- Significance of Religious Movements in the Middle Ages
The term ‘‘Middle Ages’’ refers to the era sandwiched between the collapse of the Roman Empire in the 5th Century and the beginning of the European Reformation of the 16th Century. Even after the fall of Rome, the Catholic Church continued to thrive. For many centuries, it was the only religion ruling Europe. Any other religious movement was considered a heresy (Reis, 228). The Pope had a lot of power and could even dethrone a king. Different religious orders supported the church during this period.
1.1 Direction of the expansion of the Catholic Church
The Benedictines, Cistercians, and Friars were among the religious orders guiding the Catholic Church.
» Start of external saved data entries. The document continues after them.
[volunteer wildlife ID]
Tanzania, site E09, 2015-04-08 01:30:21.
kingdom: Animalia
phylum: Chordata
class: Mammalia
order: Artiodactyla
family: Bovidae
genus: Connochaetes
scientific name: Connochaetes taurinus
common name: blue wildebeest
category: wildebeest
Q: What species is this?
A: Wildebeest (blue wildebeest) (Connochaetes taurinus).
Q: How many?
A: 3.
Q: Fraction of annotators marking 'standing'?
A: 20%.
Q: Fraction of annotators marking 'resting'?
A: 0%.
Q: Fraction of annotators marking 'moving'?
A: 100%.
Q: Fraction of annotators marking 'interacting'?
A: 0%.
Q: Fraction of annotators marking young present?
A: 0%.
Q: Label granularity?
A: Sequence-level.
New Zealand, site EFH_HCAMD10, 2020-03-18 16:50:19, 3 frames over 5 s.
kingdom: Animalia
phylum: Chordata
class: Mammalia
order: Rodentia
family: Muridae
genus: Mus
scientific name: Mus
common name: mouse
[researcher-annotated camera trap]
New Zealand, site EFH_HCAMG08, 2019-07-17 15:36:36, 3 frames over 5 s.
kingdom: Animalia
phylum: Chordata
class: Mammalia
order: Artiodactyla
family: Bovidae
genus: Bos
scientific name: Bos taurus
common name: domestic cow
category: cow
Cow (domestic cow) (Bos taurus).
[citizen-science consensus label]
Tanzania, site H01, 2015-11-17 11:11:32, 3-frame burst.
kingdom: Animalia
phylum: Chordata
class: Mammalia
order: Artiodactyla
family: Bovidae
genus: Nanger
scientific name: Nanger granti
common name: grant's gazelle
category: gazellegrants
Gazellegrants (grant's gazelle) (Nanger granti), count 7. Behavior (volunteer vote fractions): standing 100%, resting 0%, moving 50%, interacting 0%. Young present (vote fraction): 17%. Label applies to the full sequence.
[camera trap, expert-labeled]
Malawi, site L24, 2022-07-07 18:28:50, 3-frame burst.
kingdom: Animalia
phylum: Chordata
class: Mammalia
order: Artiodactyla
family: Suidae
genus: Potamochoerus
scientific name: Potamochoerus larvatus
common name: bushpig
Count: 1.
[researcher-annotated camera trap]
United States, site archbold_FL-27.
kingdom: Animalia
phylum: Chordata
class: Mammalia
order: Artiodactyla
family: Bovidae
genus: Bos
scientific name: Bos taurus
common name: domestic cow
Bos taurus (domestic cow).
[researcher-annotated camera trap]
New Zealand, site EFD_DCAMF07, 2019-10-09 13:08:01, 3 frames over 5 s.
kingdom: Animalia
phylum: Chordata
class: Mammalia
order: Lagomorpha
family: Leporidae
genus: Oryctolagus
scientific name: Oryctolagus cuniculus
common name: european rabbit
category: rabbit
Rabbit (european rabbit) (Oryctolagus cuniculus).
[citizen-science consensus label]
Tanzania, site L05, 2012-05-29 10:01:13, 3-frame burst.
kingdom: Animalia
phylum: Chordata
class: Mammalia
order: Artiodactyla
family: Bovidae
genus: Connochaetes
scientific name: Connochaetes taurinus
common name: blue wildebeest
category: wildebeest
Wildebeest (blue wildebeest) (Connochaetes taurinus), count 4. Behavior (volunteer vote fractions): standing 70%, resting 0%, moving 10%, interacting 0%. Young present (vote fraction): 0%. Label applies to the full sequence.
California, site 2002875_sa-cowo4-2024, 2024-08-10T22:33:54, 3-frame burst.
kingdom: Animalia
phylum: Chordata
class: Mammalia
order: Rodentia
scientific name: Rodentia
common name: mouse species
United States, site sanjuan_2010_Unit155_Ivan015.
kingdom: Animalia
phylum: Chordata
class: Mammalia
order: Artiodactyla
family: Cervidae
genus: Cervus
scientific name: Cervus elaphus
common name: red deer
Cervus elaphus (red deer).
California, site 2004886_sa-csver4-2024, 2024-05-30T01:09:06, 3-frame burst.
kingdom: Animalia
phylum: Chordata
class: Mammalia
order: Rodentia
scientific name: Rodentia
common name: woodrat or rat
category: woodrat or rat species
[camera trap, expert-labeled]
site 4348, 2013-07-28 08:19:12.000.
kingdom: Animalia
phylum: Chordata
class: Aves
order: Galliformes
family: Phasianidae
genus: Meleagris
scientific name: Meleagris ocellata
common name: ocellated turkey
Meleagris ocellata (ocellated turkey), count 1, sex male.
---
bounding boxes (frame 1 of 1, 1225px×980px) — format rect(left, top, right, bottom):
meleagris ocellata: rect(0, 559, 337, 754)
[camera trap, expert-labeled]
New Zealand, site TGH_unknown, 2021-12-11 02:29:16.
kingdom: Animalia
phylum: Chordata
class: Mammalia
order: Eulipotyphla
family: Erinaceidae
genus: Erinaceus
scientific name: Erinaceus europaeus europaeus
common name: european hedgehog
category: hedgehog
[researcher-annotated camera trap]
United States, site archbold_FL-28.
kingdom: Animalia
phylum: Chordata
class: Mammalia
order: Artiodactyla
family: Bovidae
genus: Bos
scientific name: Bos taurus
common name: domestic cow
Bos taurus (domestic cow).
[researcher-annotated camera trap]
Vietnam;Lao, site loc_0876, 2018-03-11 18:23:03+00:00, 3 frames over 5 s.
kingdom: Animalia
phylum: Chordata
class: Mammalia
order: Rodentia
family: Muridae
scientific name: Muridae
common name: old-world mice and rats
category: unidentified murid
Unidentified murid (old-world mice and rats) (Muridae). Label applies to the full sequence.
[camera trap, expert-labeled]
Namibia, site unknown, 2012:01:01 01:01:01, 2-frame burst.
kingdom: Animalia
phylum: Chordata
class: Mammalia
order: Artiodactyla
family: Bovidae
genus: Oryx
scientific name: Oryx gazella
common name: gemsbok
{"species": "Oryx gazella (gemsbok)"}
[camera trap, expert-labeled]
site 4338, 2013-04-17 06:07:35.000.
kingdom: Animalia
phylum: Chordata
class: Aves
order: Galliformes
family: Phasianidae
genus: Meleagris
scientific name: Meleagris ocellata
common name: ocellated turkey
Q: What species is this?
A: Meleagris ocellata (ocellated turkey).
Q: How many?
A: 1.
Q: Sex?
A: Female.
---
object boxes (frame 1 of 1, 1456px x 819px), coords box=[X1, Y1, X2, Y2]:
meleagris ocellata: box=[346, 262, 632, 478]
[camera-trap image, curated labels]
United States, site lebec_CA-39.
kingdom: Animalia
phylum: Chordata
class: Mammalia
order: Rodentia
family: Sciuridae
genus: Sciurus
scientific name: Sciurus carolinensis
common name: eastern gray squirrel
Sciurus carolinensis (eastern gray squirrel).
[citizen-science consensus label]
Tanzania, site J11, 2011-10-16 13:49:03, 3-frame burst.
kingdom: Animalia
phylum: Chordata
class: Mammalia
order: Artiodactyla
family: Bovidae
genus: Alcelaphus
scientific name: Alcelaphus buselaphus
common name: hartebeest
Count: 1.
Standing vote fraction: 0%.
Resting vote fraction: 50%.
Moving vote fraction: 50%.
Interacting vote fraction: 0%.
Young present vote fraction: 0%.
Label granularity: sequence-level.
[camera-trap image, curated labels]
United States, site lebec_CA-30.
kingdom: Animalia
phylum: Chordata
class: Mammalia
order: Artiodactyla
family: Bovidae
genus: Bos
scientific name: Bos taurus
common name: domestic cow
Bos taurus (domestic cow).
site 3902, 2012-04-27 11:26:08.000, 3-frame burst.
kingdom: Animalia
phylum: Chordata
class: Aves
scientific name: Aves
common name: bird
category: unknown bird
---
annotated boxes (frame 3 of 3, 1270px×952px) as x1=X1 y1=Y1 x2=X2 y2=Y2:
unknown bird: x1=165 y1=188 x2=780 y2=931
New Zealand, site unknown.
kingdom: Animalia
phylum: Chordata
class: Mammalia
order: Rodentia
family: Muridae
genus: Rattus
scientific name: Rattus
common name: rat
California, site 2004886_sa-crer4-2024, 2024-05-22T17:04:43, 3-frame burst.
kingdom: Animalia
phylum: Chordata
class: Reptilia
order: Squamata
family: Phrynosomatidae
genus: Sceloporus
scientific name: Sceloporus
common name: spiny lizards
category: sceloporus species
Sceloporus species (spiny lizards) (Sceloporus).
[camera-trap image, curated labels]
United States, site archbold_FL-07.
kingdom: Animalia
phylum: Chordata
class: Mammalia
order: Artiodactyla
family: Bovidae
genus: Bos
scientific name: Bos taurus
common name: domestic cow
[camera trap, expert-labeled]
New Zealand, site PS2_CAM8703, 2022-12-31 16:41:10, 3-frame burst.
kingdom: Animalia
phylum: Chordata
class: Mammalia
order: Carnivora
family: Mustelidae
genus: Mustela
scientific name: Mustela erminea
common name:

Gregory the Great was the first pope to undertake missions after the fall of Rome (Reis, 223). He was a Benedictine Monk. Following his mission to protect Rome from invasion, the Pope began sending Benedictine monks on missions to convert Anglo-Saxons. He continued with his evangelical work in partnership with monasteries and missionaries until he conquered all Europe. The church controlled the monarchies in every region. The Kings answered to the bishops who in turn reported to the archbishops and the papacy.
1.2 Support for the expansion of the Catholic Church
The religious orders supported the expansion of the church through the monasteries. The nuns and monks were highly educated. Their missionary work was coupled with developing literacy in the community. When the Protestants rose against the Catholics the Jesuits and the Capuchins responded with missionary work especially in Germany where Protestantism originated (Reis 227).
1.3 Chartres and Reims Cathedrals
With the increase in the Catholic following, the religious leaders built cathedrals to accommodate the large congregation (Reis, 224). Chartres and Reins are among the gothic cathedrals built at the end of the medieval ages. The artistic value of the Gothic cathedrals was greater than the Romanesque churches as the Gothic designs were more detailed than the Roman designs. The churches displayed Jesus’ image on the tinted glass panes. The Gothic cathedrals were also higher and appeared to be more spacious (Morganstern, 4).
The expansion of the Catholic Church did not come without challenges. The church faced opposition during Renaissance and the Enlightenment
The Renaissance was movement during the 16th century that advocated the concept of humanism (Reis, 225). The proponents of this point of view stated that man was the determinant of all things. In simpler, terms the movement did not recognize the presence of a superior being. The movement propagated a type of self-worship that was represented in different forms of art (Zafirovski, 175).
The Enlightenment was a movement that supported rational thinking and disregarded religious beliefs. The scientific revolution played a significant role in the development of the Enlightenment. The movement had influence in Europe in the 18th Century. It propagated revolutionary messages in the name of freedom. They advocated the separation of the State from the Church. The campaign criticized the religious beliefs of both the Catholics and Protestants (Zafirovski, 175). As a result, the movement significantly reduced the Church’s influence on the society. The church no longer participated in decision-making processes. Instead, the philosopher exerted influence on the state (Reis, 227).
2.3 How the Church Responded
Contrary to the society’ expectation, the Vatican Catholic Church joined forces with the Protestant faction to fight against these Enlightenment concepts and institutions (Zafirovski, 175). They organized a series of crusades in Europe and America to defend their theology and explain why the Enlightenment ideas did not hold water. The church got a breakthrough in the 19th Century when religion began taking root in Southern Europe (Zafirovski, 176). The relationship between the church and the government began to blossom again under the leadership of Napoleon (Reis, 229). However, the effects of the Enlightenment continue to this day; the church will never have absolute control over the society as it once did.
- Impact of Vatican II
Vatican II also known as the second council of 1962-1965 instituted many liturgical reforms (Reis, 231). Under these ecumenical reforms, the Catholics were allowed to sing and participate in Mass. The new dispensation allowed the Fathers to conduct Mass in the people’s native language as opposed to Latin which few people understood. Additionally, the Catholics were allowed to read from the Protestant Bible and interact with people from other religions (Reis, 232). As per Finucane (86), the Vatican II reforms were long overdue considering the numerous challenges encounter by the Catholic Church since the 16th Century.
Although the ideologies of the current world lean more towards rational thought than faith, Vatican II recognized that the people still needed to understand their identities and purposes in life (Reis, 233). For this reason, the council chose to shine the light of God’s word into the darkness of this world. The efforts were successful because people all over the world can understand and express God’s love in their own language. The council’s efforts were successful because the church gained a lot of popularity after these reforms (Reis, 230).
Morganstern, Anne McGee. High gothic sculpture at Chartres Cathedral, the tomb of the Count of Joigny, and the Master of the Warrior Saints. Penn State Press, 2011.
Reis, Julien. ‘‘Roman Catholicism’’. Religions of the World. (217-234)
Zafirovski, Milan. The enlightenment and its effects on modern society. Springer Science & Business Media, 2010.